• OBJECTIFS
**A)** Recopiez, dans l'extrait sur l'Algérie, le passage qui commence par "Dès le début" et se poursuit jusqu'à "195O, 1.O42.OOO personnes.".
**B)** Reformulez sous forme de liste le paragraphe de l'extrait sur l'Algérie qui commence par « L'histoire de l'Algérie est complexe », en gardant ses faits principaux.
**C)** D'après l'extrait sur l'Algérie, à combien de musulmans algériens l'ordonnance du 7 mars 1944 conférait-elle la citoyenneté ?

• EXTRAIT DU TEXTE
+++
1954 VIE SOCIALE EN ALGERIE

L'histoire de l'Algérie est complexe comme celle de la France, et comme elle, elle est faite d'invasions successives. Les populations autochtones, les Berbères, ont vu défiler des conquérants divers : Phéniciens, Romains, Vandales, Arabes, Turcs puis les Français. C'est la conquête arabe qui sera la plus marquante, toute la Berbérie sera islamisée.
Dès le début de la conquête, s'installent en Algérie des militaires, des fonctionnaires, des artisans, des petits commerçants qui viennent surtout du sud de la France. Par la suite, des paysans, des ouvriers arrivent de plus en plus nombreux, confirmant le mouvement général d'immigration du 19éme siècle. Tous ces arrivants s'ajoutant aux juifs et aux immigrants italiens, espagnols, maltais, grecs vont former une population originale, variée, indépendante, qui atteint en 195O, 1.O42.OOO personnes.

Quant on parle des " Français d'Algérie ", on a tendance à les assimiler tous à des colons aisés. En 1957, il y a en Algérie 12.OOO colons environ dont 3OO sont riches et une dizaine excessivement riches. Les autres " colons ", un million d'êtres humains, sont des ouvriers, des fonctionnaires, des employés, des garagistes, des chefs de gare, des infirmières, des standardistes, des ingénieurs, des enseignants, des commerçants, des chefs d'entreprise, et leur ensemble représente l'infrastructure économique du pays.
L'histoire de l'Algérie est singularisée par une situation politique faite d'attitudes d'espoir des musulmans, face à leur devenir. De 19OO à 193O, l'espoir d'accès à la citoyenneté française puis après 193O, l'espoir en la future nation algérienne.
En 1943, Ferhat Abbas fonde le MTLD qui réclamait l'abolition de la situation inférieure faite aux indigènes, une constitution propre à l'Algérie, la réforme agraire et la reconnaissance de l'arabe, comme langue officielle à côté du français. En fait, il dénonçait le refus de donner aux musulmans le droit de cité français et réclamait la participation des musulmans au gouvernement de l'Algérie. Le 7 mars 1944, une ordonnance du Comité Français de Libération Nationale accordait l'égalité des droits et conférait la citoyenneté à 60.000 musulmans algériens, l'exercice du droit de vote étant réparti entre collèges.
+++
• DONNÉES BRUTES
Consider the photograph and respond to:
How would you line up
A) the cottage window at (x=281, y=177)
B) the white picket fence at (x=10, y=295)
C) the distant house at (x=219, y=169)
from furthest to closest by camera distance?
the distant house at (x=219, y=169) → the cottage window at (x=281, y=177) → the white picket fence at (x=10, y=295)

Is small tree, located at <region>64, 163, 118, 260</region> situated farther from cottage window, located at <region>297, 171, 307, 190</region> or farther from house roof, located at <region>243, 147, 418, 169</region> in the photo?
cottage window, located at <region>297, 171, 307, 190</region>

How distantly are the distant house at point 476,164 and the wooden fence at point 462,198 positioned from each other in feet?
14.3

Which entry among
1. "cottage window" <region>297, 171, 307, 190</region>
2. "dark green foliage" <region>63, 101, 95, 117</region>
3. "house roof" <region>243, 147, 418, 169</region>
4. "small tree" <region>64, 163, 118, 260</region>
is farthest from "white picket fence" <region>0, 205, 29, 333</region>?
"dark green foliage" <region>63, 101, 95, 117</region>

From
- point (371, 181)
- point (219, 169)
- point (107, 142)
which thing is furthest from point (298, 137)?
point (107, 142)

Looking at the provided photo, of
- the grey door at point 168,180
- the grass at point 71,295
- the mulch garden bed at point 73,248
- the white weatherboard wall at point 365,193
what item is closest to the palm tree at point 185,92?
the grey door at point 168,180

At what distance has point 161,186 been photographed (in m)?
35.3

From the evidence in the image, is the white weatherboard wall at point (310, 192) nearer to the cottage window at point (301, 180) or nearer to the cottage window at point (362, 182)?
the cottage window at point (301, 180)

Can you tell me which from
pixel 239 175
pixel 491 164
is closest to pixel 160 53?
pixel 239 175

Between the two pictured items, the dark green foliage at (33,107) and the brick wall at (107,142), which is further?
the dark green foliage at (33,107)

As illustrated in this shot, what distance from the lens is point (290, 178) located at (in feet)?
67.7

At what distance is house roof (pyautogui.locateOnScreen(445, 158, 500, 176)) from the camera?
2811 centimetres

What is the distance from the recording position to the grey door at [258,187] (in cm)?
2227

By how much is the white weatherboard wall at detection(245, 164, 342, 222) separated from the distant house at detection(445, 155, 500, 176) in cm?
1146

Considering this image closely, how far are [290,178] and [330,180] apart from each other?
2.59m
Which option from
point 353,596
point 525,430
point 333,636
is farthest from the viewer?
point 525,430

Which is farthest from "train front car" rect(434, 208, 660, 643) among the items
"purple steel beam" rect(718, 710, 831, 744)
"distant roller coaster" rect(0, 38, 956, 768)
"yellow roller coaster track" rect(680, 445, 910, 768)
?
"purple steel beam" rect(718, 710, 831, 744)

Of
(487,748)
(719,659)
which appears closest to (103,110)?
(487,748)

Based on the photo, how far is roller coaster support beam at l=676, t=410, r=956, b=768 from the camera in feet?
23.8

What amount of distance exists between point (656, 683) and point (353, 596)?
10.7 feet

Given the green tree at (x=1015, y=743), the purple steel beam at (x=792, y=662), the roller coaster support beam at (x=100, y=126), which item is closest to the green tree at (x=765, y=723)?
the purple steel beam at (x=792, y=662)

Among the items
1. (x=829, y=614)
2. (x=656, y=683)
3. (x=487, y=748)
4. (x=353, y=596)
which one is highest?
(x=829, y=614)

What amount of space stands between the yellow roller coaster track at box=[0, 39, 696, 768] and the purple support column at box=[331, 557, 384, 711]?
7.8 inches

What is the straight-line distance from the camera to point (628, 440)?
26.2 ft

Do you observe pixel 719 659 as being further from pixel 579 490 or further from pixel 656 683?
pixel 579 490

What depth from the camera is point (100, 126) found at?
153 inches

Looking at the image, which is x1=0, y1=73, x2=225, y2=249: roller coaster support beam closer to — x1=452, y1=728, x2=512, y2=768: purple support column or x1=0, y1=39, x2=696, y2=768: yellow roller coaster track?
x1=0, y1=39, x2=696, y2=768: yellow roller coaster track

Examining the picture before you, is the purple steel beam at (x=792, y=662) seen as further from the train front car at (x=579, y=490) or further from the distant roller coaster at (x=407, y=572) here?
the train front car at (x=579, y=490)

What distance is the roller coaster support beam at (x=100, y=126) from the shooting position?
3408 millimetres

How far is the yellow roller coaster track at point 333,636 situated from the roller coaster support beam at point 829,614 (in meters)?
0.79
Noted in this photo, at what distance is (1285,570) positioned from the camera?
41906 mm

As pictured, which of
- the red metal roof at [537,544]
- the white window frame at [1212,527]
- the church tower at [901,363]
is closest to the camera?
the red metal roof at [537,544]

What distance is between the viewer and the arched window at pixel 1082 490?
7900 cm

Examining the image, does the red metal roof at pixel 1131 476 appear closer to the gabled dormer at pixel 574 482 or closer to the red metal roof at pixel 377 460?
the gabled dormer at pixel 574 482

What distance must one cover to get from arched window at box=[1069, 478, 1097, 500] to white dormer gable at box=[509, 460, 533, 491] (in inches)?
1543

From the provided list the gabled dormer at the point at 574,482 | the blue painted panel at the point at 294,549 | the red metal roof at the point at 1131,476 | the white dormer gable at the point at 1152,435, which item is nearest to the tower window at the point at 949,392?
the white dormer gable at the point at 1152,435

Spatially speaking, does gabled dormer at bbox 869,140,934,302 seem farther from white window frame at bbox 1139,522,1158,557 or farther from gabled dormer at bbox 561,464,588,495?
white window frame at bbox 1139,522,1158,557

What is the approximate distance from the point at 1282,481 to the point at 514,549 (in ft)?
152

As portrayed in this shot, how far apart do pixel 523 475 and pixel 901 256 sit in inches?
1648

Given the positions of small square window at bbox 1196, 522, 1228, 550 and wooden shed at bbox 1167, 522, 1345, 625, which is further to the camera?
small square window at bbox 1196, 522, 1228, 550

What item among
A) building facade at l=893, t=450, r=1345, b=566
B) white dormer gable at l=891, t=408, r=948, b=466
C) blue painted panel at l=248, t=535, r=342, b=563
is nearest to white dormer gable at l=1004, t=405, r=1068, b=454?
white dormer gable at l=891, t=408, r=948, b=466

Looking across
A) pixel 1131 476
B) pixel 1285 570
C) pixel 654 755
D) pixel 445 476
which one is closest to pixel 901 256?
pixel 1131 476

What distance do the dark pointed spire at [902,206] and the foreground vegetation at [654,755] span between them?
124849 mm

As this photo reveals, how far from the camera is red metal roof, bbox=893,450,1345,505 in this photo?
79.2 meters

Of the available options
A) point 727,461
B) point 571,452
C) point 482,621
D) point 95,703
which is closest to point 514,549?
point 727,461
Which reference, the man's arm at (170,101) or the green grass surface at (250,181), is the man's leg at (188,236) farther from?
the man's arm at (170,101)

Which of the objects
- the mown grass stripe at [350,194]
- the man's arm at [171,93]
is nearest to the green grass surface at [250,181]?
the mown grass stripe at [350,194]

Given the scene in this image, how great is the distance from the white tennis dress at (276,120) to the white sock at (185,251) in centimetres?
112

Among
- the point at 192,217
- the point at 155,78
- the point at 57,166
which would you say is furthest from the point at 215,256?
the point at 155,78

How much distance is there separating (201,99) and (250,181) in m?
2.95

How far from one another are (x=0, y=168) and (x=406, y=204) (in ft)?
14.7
+++
• CORRIGÉS
**A)**
Dès le début de la conquête, s'installent en Algérie des militaires, des fonctionnaires, des artisans, des petits commerçants qui viennent surtout du sud de la France. Par la suite, des paysans, des ouvriers arrivent de plus en plus nombreux, confirmant le mouvement général d'immigration du 19éme siècle. Tous ces arrivants s'ajoutant aux juifs et aux immigrants italiens, espagnols, maltais, grecs vont former une population originale, variée, indépendante, qui atteint en 195O, 1.O42.OOO personnes.

**B)**
- Comme celle de la France, l'histoire de l'Algérie est complexe et faite d'invasions successives.
- Les Berbères, population autochtone, ont vu défiler des conquérants divers : Phéniciens, Romains, Vandales, Arabes, Turcs puis Français.
- La conquête arabe a été la plus marquante : toute la Berbérie a été islamisée.

**C)** À 60.000 musulmans algériens.